Mixed Magnification Aggregation for Generalizable Region-Level Representations in Computational Pathology
This work addresses the need for more accurate and efficient region-level representations in computational pathology, which is incremental as it builds on existing foundation models by incorporating mixed magnifications.
The paper tackled the problem of capturing multi-resolution features in computational pathology by proposing a region-level mixing encoder that fuses image tile representations from a mixed magnification foundation model, resulting in cancer-dependent improvements in predictive performance for biomarker prediction tasks.

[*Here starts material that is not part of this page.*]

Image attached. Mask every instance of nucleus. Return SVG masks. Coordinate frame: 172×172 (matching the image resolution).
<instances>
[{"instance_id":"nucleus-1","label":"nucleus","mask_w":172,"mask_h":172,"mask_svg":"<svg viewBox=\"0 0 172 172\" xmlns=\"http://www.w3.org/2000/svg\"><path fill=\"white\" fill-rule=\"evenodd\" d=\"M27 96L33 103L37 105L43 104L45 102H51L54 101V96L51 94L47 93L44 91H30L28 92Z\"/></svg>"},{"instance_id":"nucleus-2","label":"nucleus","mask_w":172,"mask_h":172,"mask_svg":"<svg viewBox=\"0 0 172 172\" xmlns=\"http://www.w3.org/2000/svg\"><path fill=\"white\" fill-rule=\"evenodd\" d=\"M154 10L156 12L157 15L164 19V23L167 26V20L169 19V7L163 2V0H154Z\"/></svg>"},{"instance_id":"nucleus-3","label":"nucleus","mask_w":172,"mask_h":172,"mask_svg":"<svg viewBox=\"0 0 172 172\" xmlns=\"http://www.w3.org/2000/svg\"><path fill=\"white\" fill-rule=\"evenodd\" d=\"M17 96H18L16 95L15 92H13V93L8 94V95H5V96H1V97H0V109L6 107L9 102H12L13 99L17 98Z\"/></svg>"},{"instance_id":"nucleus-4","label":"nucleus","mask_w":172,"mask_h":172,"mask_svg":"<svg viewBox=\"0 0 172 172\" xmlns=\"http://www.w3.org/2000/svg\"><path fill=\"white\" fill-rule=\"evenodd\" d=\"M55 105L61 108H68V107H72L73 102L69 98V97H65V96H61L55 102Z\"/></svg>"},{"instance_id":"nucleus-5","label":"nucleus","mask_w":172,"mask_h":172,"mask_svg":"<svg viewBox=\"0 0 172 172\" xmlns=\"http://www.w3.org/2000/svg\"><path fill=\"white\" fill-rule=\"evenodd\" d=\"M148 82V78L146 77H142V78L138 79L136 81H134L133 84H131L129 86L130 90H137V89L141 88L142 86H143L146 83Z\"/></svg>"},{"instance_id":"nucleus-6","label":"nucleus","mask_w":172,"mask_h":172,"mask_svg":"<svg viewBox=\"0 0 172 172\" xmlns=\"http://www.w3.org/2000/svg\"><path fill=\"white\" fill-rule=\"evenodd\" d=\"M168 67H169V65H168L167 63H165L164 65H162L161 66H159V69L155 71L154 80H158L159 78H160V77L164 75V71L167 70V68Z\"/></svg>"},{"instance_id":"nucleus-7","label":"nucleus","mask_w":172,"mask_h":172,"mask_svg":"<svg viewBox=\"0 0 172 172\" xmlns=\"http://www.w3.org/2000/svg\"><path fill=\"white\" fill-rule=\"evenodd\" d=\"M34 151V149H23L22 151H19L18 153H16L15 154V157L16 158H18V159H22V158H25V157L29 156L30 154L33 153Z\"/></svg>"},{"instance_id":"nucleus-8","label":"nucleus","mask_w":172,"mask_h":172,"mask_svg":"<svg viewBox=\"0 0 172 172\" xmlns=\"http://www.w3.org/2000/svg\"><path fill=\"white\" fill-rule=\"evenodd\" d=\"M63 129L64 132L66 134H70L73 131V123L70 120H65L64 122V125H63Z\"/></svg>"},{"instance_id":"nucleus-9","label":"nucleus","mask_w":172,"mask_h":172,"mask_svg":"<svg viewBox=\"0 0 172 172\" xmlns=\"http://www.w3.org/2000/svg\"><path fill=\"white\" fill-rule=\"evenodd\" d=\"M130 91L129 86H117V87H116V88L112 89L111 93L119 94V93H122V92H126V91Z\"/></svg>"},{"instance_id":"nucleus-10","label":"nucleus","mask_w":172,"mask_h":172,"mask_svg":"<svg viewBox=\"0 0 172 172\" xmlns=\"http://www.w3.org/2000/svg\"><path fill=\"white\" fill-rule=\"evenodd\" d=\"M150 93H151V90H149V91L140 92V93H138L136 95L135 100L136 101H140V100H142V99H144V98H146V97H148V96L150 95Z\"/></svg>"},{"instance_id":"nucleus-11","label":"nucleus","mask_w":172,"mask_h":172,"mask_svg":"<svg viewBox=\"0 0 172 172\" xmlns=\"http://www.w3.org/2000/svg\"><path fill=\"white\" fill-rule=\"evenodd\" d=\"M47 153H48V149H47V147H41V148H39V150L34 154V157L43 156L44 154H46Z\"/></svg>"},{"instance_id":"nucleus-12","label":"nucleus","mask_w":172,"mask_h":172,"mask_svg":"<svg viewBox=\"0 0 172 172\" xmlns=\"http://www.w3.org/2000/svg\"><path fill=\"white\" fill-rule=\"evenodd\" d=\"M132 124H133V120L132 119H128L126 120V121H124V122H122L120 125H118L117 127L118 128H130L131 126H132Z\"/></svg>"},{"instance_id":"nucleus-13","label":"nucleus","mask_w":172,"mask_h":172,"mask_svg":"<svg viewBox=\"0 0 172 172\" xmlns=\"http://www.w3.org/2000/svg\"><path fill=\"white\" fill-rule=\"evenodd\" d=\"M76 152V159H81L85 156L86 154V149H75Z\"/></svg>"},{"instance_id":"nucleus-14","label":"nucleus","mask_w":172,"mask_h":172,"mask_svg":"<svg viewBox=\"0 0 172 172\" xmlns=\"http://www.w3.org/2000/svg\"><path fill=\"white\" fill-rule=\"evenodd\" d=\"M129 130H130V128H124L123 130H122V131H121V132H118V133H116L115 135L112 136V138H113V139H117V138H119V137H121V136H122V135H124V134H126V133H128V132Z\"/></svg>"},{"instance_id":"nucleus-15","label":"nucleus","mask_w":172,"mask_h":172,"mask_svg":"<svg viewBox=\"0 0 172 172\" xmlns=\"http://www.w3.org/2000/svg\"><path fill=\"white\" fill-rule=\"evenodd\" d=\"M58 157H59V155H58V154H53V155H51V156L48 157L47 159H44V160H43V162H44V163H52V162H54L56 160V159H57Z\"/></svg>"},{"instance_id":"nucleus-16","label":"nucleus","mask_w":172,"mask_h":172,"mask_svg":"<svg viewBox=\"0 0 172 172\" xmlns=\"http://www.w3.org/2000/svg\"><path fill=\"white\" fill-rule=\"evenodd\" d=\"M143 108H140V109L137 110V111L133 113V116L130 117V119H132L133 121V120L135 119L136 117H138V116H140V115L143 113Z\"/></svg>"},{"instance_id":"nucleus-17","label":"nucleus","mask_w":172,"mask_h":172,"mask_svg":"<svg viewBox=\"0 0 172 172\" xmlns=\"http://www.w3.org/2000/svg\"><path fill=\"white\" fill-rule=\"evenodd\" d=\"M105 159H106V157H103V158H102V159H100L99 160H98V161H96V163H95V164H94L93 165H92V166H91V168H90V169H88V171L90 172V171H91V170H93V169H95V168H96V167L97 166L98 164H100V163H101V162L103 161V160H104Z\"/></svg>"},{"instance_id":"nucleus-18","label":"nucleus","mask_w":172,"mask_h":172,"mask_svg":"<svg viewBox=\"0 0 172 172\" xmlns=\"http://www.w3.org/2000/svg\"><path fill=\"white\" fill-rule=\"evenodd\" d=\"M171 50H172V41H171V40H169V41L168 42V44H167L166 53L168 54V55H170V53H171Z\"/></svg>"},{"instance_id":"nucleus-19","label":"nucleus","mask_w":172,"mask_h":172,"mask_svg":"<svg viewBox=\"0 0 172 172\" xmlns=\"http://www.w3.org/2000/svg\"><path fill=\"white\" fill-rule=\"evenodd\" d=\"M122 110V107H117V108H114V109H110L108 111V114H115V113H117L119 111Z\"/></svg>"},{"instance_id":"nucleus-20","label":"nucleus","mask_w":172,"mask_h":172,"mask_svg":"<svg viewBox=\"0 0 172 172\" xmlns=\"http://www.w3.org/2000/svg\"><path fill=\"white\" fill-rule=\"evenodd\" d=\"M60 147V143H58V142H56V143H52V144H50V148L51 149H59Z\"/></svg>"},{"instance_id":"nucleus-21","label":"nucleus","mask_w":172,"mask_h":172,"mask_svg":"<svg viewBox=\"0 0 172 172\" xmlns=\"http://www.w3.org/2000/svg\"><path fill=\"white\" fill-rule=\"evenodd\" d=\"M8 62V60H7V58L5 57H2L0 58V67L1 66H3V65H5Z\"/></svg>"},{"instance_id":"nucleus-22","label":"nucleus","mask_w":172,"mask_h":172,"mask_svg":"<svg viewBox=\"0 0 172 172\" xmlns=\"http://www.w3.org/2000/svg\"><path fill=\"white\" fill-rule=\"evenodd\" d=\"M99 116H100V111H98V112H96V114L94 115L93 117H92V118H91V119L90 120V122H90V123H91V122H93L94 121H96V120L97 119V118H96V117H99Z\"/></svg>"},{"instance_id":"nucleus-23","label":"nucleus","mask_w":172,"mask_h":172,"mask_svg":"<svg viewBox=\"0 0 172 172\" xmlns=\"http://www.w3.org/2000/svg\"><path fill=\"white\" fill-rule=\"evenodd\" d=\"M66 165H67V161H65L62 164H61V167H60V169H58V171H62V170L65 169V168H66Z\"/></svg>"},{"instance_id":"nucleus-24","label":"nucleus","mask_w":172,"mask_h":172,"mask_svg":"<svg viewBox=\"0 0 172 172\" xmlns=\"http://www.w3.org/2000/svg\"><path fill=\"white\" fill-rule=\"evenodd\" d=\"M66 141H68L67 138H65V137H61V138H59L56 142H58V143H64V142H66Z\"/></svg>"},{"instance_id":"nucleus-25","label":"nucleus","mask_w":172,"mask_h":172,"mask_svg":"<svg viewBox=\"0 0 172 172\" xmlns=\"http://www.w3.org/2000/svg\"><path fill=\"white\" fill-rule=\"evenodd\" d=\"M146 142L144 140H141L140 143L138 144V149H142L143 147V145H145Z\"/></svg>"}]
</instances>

In recent years, a standard computational pathology workflow has emerged where whole slide images are cropped into tiles, these tiles are processed using a foundation model, and task-specific models are built using the resulting representations. At least 15 different foundation models have been proposed, and the vast majority are trained exclusively with tiles using the 20$\times$ magnification. However, it is well known that certain histologic features can only be discerned with larger context windows and requires a pathologist to zoom in and out when analyzing a whole slide image. Furthermore, creating 224$\times$224 pixel crops at 20$\times$ leads to a large number of tiles per slide, which can be gigapixel in size. To more accurately capture multi-resolution features and investigate the possibility of reducing the number of representations per slide, we propose a region-level mixing encoder. Our approach jointly fuses image tile representations of a mixed magnification foundation model using a masked embedding modeling pretraining step. We explore a design space for pretraining the proposed mixed-magnification region aggregators and evaluate our models on transfer to biomarker prediction tasks representing various cancer types. Results demonstrate cancer dependent improvements in predictive performance, highlighting the importance of spatial context and understanding.